20-year-old Salsha discontinued her graduation because her parents had found what seemed like the perfect match for her. Decked up in layers of gold jewellery, she posed for her wedding photos with a happy smile on her face. So what if the groom's family demanded an exorbitant dowry? That's customary, the family believed.
But barely three months later, Salsha is dead. On July 11, she was found hanging in her husband's house in Venjaranmoodu in Kerala's Thiruvananthapuram.
Salsha was allegedly harassed for more dowry by her husband Roshan's family, and unable to bear it anymore, she decided to take her own life, according to the police.
Attingal Additional Superintendent of Police Adithya confirmed to TNM that post mortem reports had established that the death was caused by hanging.
Salsha's parents raised suspicions about their daughter's untimely death and alleged that their daughter wouldn't have ended her life if she hadn't been harassed.
The daughter of a gulf-based businessman Shanawas and his wife Saleena, Salsha had dropped her education midway to get married.
Attingal ASP Adithya told TNM that Roshan and his mother have been booked under Section 304 (b) (dowry death).
Roshan and his family had demanded and accepted 1 kilogram of gold, an expensive car and land as dowry at the time of the wedding, say the police.
While one kilogram of gold roughly costs Rs 30 lakh, Roshan was also gifted an Innova Crysta (a car that costs Rs 15- 20 lakhs). The police confirmed that it was a grand wedding in Attingal and more gifts were given apart from the groom's family's demands.
“It was her brother who first complained about it being an alleged case of dowry death. He gave the police a statement. There were no signs of physical abuse. Her parents have alleged that Roshan and his mother made repeated demands for more dowry,” ASP Adithya told TNM.
Salsha’s husband Roshan, also a Gulf-based business man, went into hiding soon after her death. Roshan surrendered to the police after the Kerala High Court rejected his anticipatory bail plea earlier this week. Police say that his mother continues to abscond.
Though it is unclear what Roshan’s version of the story is, many have raised questions about the practice of giving extravagant gifts during the wedding.
During weddings, wealthy and not-so-wealthy parents of young girls, especially in Kerala, follow the ‘custom’ of ‘giving gifts’ to the groom's family. Wedding expenditure in the state is so high that the State Women’s Commission had mooted a guideline to have a cap on such expenditure.
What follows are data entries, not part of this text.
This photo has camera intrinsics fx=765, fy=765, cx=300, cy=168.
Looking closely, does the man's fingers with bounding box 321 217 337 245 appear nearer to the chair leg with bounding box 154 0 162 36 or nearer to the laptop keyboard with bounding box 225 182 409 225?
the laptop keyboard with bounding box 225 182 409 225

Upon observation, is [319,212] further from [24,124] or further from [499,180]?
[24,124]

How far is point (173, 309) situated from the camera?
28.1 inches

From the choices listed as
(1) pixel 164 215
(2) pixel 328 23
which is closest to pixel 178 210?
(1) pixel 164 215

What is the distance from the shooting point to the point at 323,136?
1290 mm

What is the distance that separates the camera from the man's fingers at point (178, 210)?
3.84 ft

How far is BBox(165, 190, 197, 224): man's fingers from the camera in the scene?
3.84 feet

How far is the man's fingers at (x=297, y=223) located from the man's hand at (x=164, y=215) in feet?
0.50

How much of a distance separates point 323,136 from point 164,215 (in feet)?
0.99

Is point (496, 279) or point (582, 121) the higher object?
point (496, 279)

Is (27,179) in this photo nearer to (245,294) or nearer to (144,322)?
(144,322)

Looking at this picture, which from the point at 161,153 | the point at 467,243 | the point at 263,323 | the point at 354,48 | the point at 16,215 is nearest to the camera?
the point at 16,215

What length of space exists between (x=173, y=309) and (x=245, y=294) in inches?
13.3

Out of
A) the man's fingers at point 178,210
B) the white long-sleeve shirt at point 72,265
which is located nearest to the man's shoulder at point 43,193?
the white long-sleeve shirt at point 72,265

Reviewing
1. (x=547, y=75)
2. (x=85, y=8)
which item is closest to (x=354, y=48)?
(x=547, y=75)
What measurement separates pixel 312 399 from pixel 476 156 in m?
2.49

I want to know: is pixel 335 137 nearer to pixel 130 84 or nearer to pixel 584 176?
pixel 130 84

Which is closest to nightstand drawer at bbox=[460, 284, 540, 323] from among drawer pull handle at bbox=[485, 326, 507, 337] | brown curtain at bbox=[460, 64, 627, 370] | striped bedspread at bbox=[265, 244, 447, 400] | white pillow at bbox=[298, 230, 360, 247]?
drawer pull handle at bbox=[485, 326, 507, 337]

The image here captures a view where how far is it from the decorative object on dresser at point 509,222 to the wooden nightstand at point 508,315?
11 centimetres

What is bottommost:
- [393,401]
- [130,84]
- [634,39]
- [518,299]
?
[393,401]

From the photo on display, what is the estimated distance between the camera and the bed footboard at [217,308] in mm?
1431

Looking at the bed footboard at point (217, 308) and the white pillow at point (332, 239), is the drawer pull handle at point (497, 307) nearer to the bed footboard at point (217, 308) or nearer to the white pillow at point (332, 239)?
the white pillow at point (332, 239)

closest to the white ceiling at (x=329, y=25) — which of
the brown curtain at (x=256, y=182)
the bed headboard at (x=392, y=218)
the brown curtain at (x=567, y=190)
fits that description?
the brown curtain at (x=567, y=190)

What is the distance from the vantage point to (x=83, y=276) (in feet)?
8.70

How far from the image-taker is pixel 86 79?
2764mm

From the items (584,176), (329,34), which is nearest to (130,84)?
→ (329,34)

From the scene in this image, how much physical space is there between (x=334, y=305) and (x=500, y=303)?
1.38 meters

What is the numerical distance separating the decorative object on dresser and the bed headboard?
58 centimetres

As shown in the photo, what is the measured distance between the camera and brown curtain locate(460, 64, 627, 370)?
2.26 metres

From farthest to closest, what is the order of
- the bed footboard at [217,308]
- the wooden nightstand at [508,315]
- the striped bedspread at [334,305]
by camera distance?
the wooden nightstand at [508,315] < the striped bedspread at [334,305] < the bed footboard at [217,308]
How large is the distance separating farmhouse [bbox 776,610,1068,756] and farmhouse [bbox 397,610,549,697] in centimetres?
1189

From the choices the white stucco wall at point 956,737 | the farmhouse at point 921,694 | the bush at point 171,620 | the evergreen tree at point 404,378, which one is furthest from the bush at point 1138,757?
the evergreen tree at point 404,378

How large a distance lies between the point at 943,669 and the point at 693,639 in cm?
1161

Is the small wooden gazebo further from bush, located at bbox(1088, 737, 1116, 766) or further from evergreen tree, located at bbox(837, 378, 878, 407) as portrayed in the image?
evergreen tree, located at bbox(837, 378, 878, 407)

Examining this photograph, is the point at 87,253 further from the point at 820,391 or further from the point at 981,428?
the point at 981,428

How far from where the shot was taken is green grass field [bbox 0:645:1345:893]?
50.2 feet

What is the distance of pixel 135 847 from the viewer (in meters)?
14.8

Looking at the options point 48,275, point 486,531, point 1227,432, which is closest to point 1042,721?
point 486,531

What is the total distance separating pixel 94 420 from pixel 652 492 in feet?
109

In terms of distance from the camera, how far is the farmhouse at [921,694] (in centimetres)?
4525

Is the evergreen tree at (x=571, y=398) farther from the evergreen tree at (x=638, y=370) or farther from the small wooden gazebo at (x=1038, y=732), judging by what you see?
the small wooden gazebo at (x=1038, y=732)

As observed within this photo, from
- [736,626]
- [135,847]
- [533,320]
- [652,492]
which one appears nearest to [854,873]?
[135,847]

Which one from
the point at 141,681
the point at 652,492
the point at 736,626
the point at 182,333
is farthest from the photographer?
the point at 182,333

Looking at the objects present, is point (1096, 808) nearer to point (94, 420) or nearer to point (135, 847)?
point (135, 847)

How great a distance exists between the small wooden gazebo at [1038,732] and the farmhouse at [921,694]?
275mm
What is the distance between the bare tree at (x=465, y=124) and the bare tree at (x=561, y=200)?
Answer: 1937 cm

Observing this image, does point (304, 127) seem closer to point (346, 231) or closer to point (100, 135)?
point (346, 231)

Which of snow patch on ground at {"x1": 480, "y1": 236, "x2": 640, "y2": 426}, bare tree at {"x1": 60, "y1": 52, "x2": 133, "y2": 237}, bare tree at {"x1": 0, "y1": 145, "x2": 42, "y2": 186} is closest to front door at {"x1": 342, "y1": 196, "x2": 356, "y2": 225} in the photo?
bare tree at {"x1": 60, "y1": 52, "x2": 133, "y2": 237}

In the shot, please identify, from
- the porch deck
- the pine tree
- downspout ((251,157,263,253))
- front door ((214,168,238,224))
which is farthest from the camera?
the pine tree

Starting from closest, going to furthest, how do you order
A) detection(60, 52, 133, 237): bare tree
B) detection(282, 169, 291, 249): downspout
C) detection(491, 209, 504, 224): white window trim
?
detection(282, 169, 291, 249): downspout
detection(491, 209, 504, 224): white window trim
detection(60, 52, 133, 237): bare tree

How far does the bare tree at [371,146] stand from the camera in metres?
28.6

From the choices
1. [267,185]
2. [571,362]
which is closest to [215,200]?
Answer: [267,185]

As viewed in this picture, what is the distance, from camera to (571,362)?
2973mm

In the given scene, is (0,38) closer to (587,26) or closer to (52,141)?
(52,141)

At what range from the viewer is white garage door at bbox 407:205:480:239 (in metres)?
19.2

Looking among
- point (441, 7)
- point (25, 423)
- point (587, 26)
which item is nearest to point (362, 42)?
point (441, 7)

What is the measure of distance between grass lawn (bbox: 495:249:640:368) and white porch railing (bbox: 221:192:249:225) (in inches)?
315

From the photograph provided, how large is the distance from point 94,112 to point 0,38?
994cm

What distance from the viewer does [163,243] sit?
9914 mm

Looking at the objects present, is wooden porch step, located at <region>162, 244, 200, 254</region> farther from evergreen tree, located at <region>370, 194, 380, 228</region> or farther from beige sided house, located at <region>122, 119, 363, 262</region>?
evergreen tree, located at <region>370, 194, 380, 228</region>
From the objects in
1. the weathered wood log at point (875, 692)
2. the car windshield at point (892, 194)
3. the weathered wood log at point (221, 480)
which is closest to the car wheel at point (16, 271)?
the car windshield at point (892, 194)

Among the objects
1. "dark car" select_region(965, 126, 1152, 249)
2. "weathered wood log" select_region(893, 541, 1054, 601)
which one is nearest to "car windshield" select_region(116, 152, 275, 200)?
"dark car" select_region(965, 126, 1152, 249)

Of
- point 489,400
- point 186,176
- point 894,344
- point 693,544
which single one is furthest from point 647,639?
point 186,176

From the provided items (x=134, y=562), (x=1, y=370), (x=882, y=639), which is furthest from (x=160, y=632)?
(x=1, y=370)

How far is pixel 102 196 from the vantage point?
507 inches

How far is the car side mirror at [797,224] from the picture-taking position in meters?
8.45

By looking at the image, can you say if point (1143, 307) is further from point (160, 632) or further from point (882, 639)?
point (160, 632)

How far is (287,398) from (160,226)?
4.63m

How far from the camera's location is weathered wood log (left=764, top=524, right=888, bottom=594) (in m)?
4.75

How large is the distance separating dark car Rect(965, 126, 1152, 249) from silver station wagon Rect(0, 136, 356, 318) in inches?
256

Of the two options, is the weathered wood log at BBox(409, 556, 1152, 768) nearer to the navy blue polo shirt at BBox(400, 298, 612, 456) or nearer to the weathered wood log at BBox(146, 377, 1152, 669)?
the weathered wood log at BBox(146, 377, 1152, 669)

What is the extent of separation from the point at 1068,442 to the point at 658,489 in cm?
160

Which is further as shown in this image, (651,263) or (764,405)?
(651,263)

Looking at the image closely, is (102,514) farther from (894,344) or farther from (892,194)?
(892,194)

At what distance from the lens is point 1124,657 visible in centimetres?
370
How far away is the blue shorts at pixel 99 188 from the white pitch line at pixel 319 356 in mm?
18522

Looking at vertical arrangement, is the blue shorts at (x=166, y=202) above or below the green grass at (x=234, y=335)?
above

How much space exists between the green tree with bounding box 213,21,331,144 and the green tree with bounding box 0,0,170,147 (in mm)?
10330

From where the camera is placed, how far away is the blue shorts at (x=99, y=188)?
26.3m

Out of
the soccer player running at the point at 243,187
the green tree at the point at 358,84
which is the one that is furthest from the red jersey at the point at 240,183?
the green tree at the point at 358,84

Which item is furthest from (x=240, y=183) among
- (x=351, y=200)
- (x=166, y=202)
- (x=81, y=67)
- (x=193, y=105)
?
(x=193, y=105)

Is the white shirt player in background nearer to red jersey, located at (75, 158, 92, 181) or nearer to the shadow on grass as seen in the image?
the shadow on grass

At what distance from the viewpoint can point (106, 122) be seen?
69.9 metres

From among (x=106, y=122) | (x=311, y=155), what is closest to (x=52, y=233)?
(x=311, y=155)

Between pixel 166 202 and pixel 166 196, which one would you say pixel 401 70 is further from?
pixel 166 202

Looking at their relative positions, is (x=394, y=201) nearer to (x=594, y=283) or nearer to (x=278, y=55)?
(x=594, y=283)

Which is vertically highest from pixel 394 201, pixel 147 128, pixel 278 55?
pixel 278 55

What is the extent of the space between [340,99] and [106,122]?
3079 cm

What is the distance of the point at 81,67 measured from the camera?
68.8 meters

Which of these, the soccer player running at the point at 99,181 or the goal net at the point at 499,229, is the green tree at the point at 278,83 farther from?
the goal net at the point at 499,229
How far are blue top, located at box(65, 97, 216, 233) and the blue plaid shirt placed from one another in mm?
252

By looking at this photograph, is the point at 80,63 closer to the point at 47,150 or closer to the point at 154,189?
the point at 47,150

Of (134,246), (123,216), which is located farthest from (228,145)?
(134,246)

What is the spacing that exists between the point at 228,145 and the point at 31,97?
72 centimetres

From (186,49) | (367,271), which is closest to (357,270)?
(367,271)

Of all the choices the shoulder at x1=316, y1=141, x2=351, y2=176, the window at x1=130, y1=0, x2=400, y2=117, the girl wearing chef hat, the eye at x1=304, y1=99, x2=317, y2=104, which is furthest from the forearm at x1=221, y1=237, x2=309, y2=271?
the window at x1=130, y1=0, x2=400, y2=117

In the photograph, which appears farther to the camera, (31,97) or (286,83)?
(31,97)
A demand for levying tax of luxury weddings was made in the Kerala Assembly, but Chief Minister Pinarayi Vijayan turned it down.
The CM said the only way to check such weddings was to generate awareness. Pinarayi acknowledged that luxury weddings have a lot of socio- economic implications and extravaganza by the rich people badly affects the poor who struggle without money to conduct weddings.
Demanding, giving and taking dowry was banned in India in 1961 through the Dowry Prohibition Act of 1961, but the menace continues.
Last month, TNM had reported about a case from Tamil Nadu, in which the woman, a chartered accountant, died. Divya had come back to her parents multiple times in four years with fresh demands of dowry made by her in-laws. Her parents kept sending her back to her husband, and the young woman was finally found dead on July 17.